The system is engineered for three times the bending moment resistant capacity compared with other tool systems. This design allows shops to use their high-performance machining centers to increase speeds and feeds in difficult machining applications, thus gaining the full potential from the machine tool.

Moreover, the ability to retrofit the spindle connection to an existing machine tool offers the added advantage of increasing throughput without having to invest in expensive additional capital equipment.

Existing Spindle Connections

The tool spindle interface must withstand high loads, yet maintain its rigidity. In most cases it will determine how much material can be removed on a given operation until tool deflection is too high or the onset of chatter is reached.

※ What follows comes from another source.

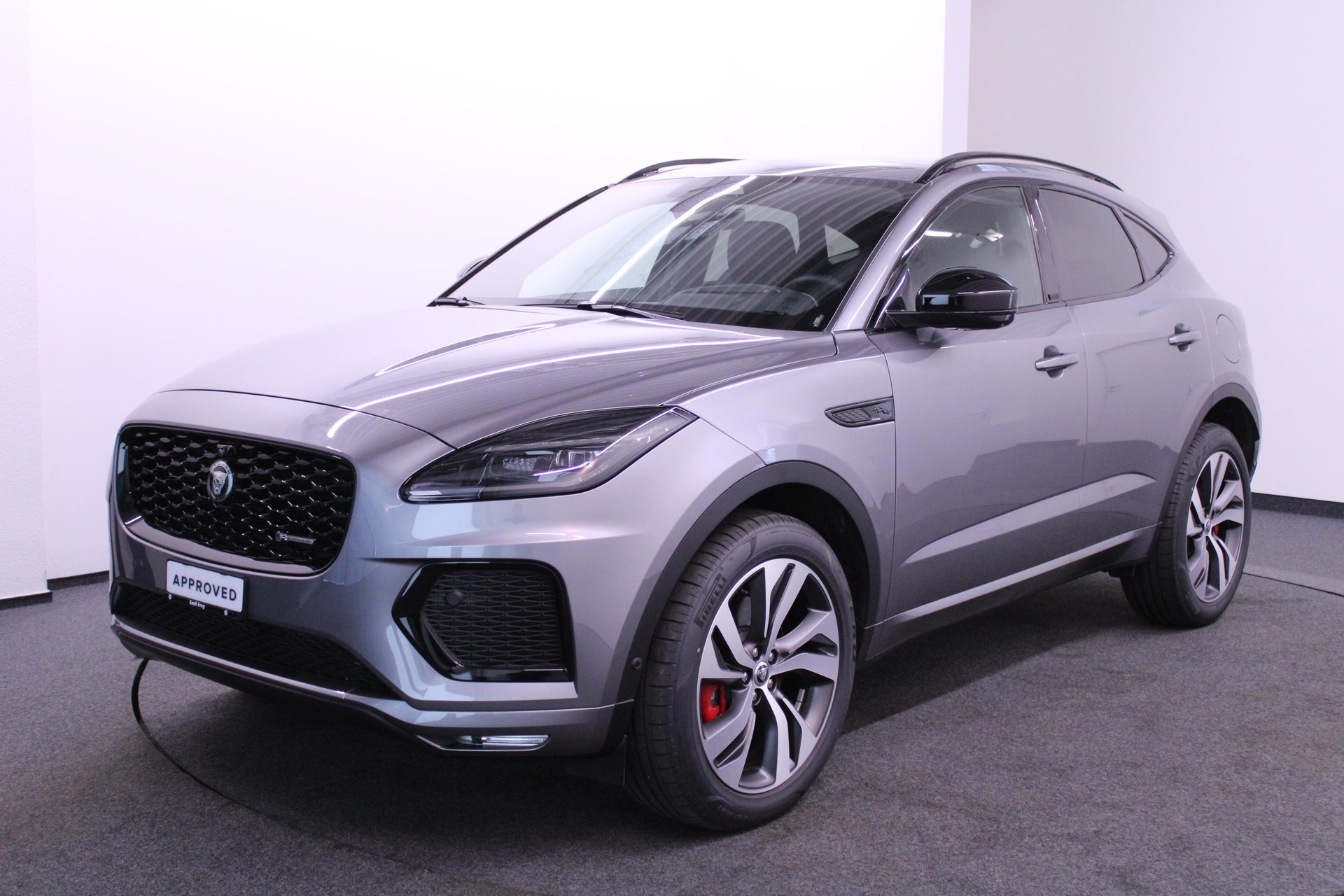 JAGUAR E-Pace 1.5 T 300e R-Dynamic SE AWD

Several different types of spindle connections have been developed or optimized over the last few decades. Because of a good cost/benefit position, the 7/24 ISO taper became one of the most popular systems on the market. While it is used successfully in many applications, it has limitations in its accuracy and speed.

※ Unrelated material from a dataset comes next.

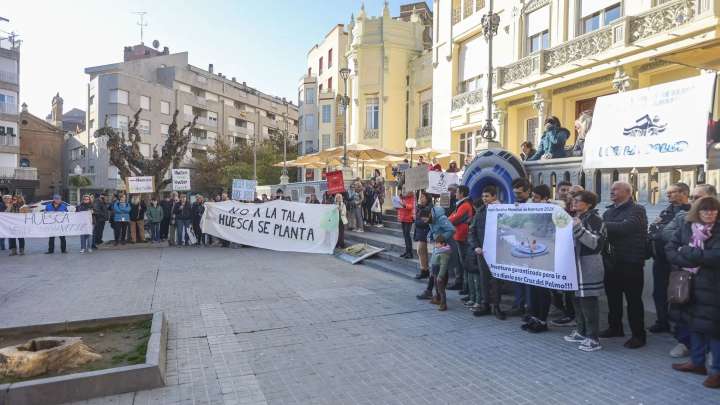 Unas 200 personas claman por los barrios y piden soluciones al Ayuntamiento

The advent of face contact represented a step forward over the standard 7/24 taper. The combination of face contact with 7/24 solid taper provides higher accuracy in the Z axis, but it lacks stiffness at higher speeds or with high side loads. Most of these tools on the market are solid, and the spindles have relatively low clamping force. Connection stiffness is limited, as radial interference needs to be kept to a minimum. Required tolerances to achieve consistent face contact are thus very tight, leading to higher manufacturing costs.

In the early 1980s, Kennametal introduced the KV system, which was a shortened version of CV tooling with a three-ball mechanism acting on a conical surface of a bore. Later versions were designed and sold with face contact. In 1985, Kennametal and Krupp Widia initiated a joint program to develop a universal quick-change system, now known as KM and recently standardized as ISO 26622. The polygonal taper-face connection known as PSC, now also standardized as ISO 26623, and the early 1990s HSK system started being employed on machines in Europe and later became standardized as DIN 69893, then ISO 121.

Development of KM4X

The original Boeing-inspired KM design was renamed a few years back as KM4X100—a spindle platform popular with a number of machine builders, as well as machine shops looking for high rigidity in demanding machining conditions. Kennametal recently added a 63-mm version to its product line aimed at a broader machine tool platform. Based on feedback from several machine builders regarding the KM4X product offering, the company continues to expand the portfolio, now including shrink-fit toolholders, HydroForce hydraulic chucks, TG and ER collet chucks and a variety of other spindle tooling, clamping units and modular adapters.

The most recent additions have been extensions in the 80- to 200-mm range and centerline turning tools to support mill-turn applications. According to Bill Redman, global product manager, tooling systems, KM4X’s rigidity allows for greatly increased gage lengths, allowing customers to reach much further without having to buy a special tool.

Restricting Bending Capacity

When machining tough materials such as titanium, cutting speeds are relatively low because of thermal effects on cutting tools. The latest spindles have been designed with abundant torque at low rotational speeds to better perform in these demanding applications.

The spindle connection must provide torque and limited bending capacity compatible with machine tool specifications and the requirements for higher productivity. It becomes obvious in end-milling applications, where projection lengths are typically longer. The limiting factor is the spindle interface’s bending capacity. As an example, an indexable helical cutter with 250-mm (9.84-inch) projection from spindle face, 80 mm (3.15 inches) in diameter, generates 4620 Nm (3407.5 foot-pounds) of bending moment and less than 900 Nm (663.8 foot-pounds) of torque.

The most critical parameters of a taper-face spindle connection are the clamping force and radial interference. Maximizing clamping force and selecting appropriate values of interference can further improve connection rigidity.